Seu objetivo, enquanto exército mercenário a serviço do Império é brutalizar a guerra e seus alvos humanos: “O fato de eles gozarem de imunidade significa que não existe sequer a possibilidade de eles temerem quaisquer conseqüências dos seus atos de brutalidade e assassinato’, disse Michael Ratner, presidente do Centro de Direitos Constitucionais. ‘Nada disso é por acaso; o verdadeiro objetivo deles é brutalizar e incutir o medo no povo do Iraque” (Scahill, 2008, p. 25).

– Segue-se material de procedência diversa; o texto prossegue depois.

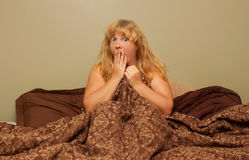 Shocked woman in bed Stock Photos
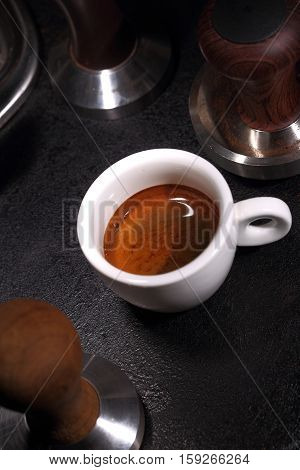 Porcelain white cup of coffee and portafilter of an espresso machine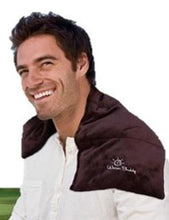 Sports heating pad wrap across man's shoulders - brown velour with Warm Buddy logo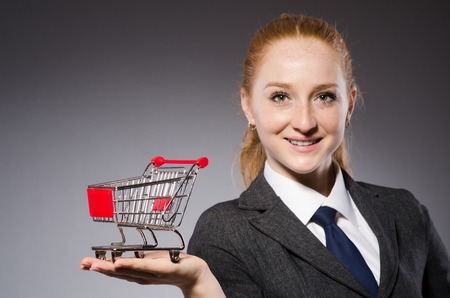 merchandiser: Businesswoman with cart isolated on gray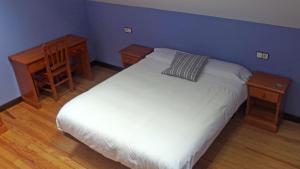 Cama o camas de una habitación en Posada de Roncesvalles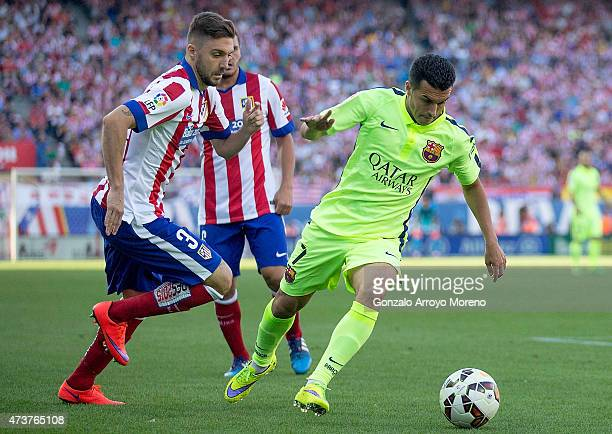 Pedro of Barcelona holds off Guilherme Siqueira of Atletico MadrArsene Wenger manager of Arsenal during the La Liga match between Club Atletico de...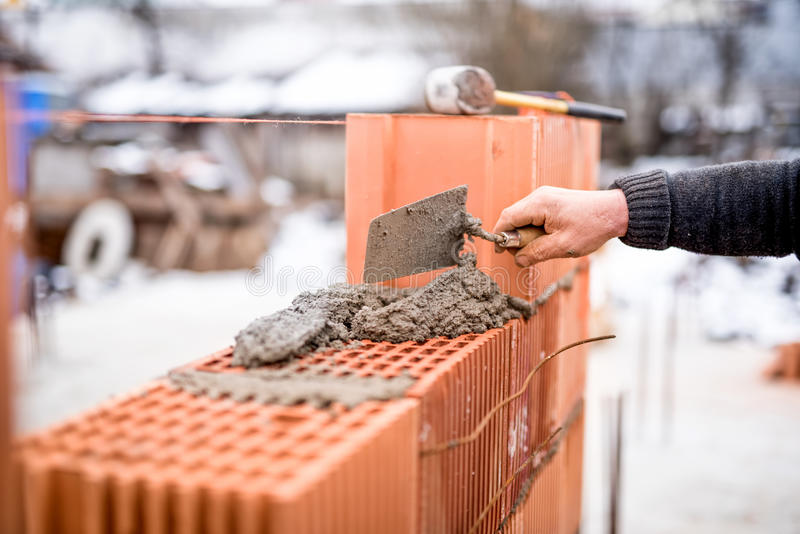 Construction site with worker building brick walls with mortar and bricks. House construction site with worker building brick walls with mortar and bricks royalty free stock images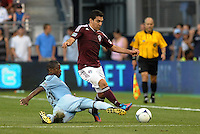 Sporting midfielder Julio Cesar (55) makes a tackle on Rapids Martin Rivero (10)..Sporting Kansas City defeated Colorado Rapids 2-0 in Open Cup play at LIVESTRONG Sporting Park, Kansas City, Kansas.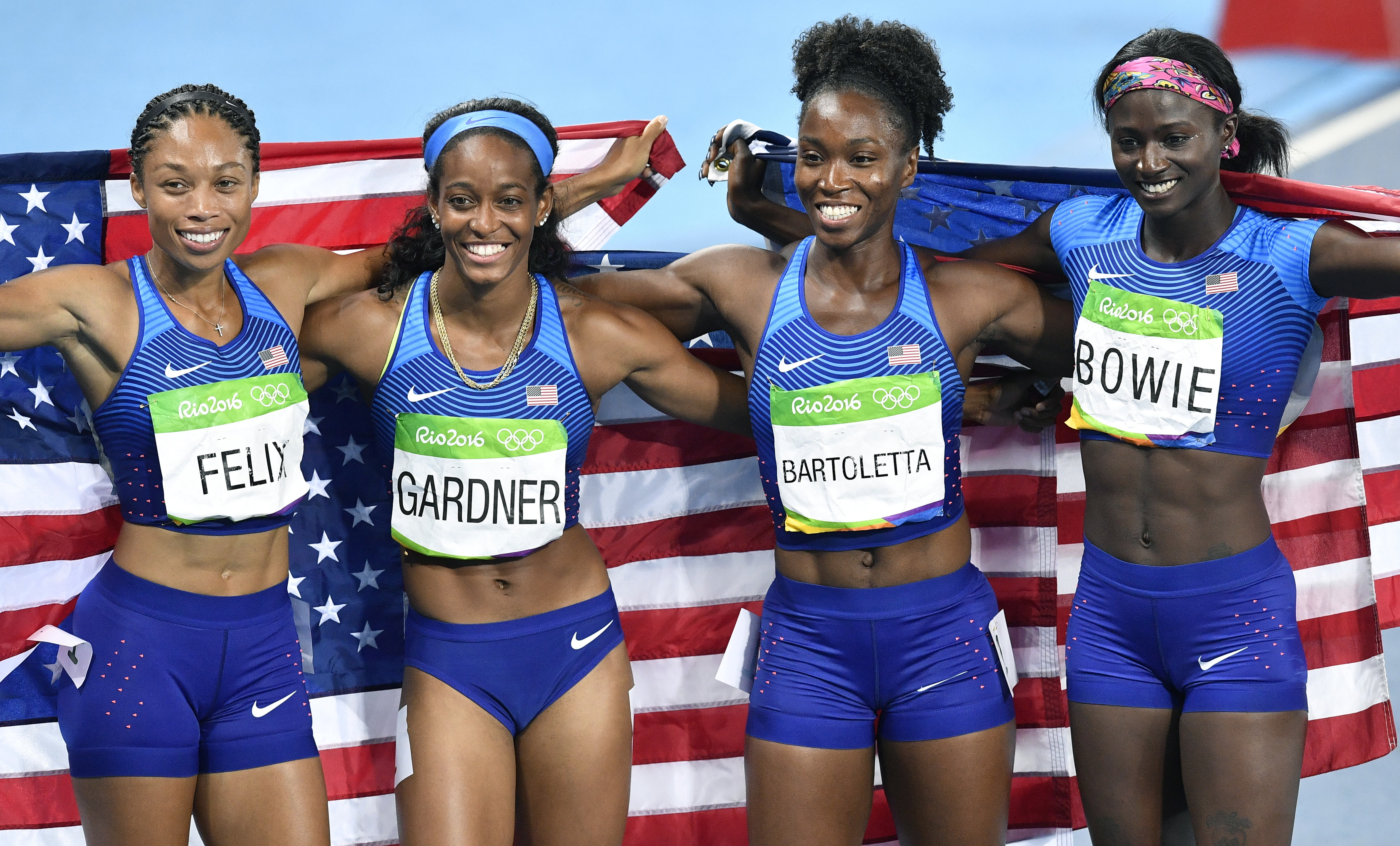 The United States team from left, Allyson Felix, English Gardner, Tianna Bartoletta and Tori Bowie celebrate winning the gold medal in the women's 4x100-meter relay final during the athletics competitions of the 2016 Summer Olympics at the Olympic stadium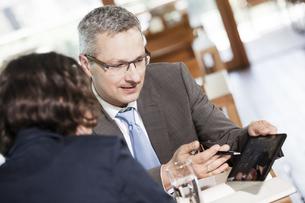 Businessman and businesswoman talking in restaurantの写真素材 [FYI04337412]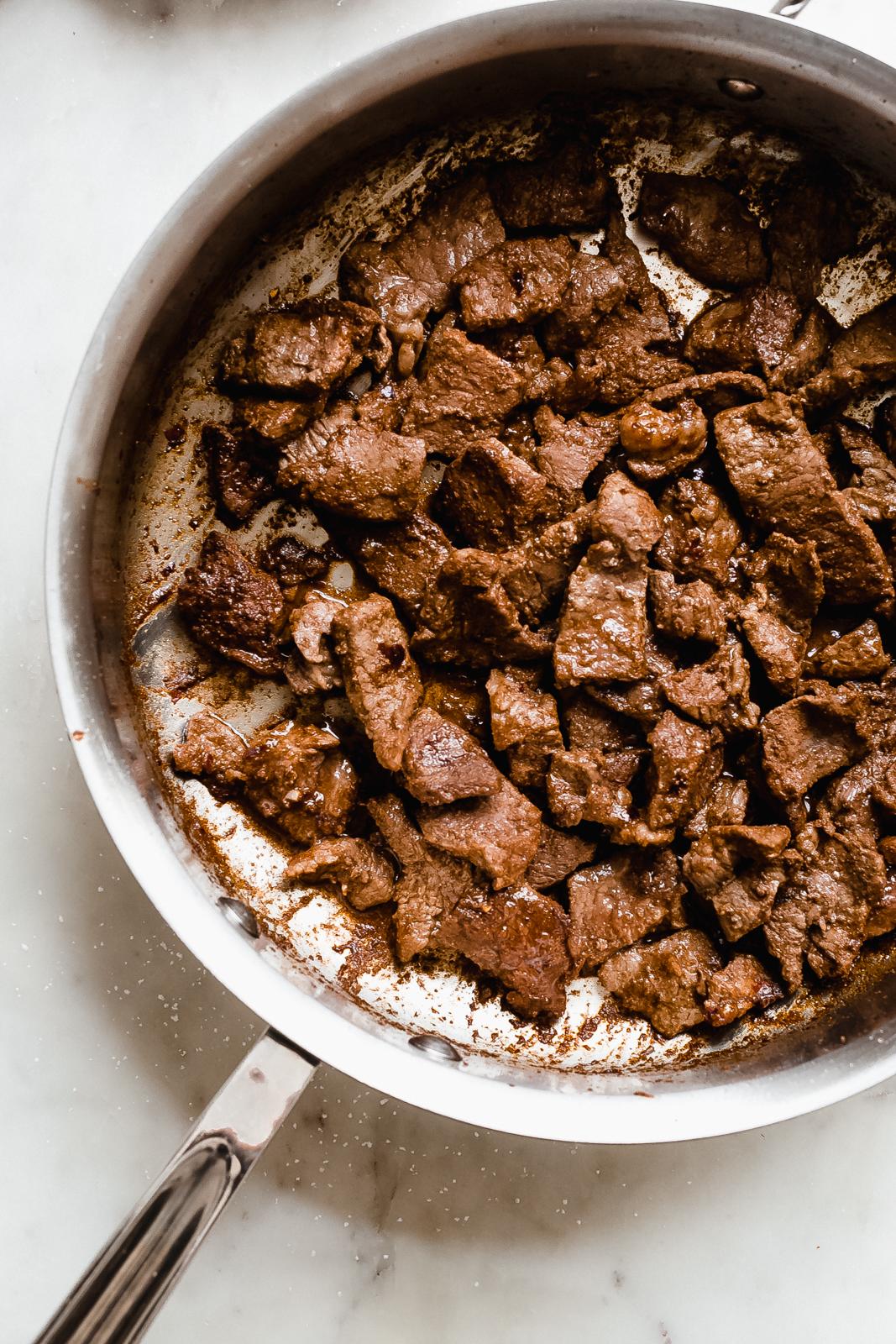 seared steak in pan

O Estado Penal Internacional e a guarda pretoriana do Império

O Estado Penal se caracteriza basicamente pela lógica econômica de que o poder conquistado (ou mantido) militarmente é um ótimo negócio para a Razão de Estado. Seja para agir internamente, na defesa da soberania, agindo como milícia terceirizada da segurança pública, seja no plano internacional, quando age como exército de mercenários. O que se confirma com a desumanização do inimigo, como meta a conquistar: “É exatamente essa desumanização do ‘inimigo’ que torna fácil para companhias particulares e para o governo dos Estados Unidos recrutar mercenários. É a mesmíssima estratégia usada pelos militares chilenos para treinar membros da política secreta e facilitar a aniquilação de opositores da ditadura” (Scahill, 2008, p. 268). É o que se vê, portanto, na reprodução de técnicas aplicadas no governo Pinochet, mas agora no Iraque invadido. Distintamente de uma mera ressurreição da Gestapo, as forças do Estado Penal Internacional não conhecem limites legais. O nazismo se pautou na legalidade, ainda que sob a forma do Estado de Sítio. Com a Blackwater, o crime está arranjado acima da lei, indiferente a ela (porque simplesmente não há lei para a Blackwater) e o assassinato fortalece o poder. Mas, ocorre que se trata de um poder sem lei alguma:

Não se trata apenas de perseguir a resistência, e sim de direcionar a repressão, a tortura e os assassinatos para a base que a sustenta, para os familiares e as comunidades onde ela se insere. Políticas desse tipo constituem crimes de guerra [...] Hoje, essas milícias vestem uniforme e distintivo policial, cumprindo uma agenda que não interessa ao país como um todo. Montam barreiras rodoviárias em Bagdá e em outras áreas, seqüestram pessoas e estão intimamente ligadas a numerosas execuções em massa (Scahill, 2008, p. 344).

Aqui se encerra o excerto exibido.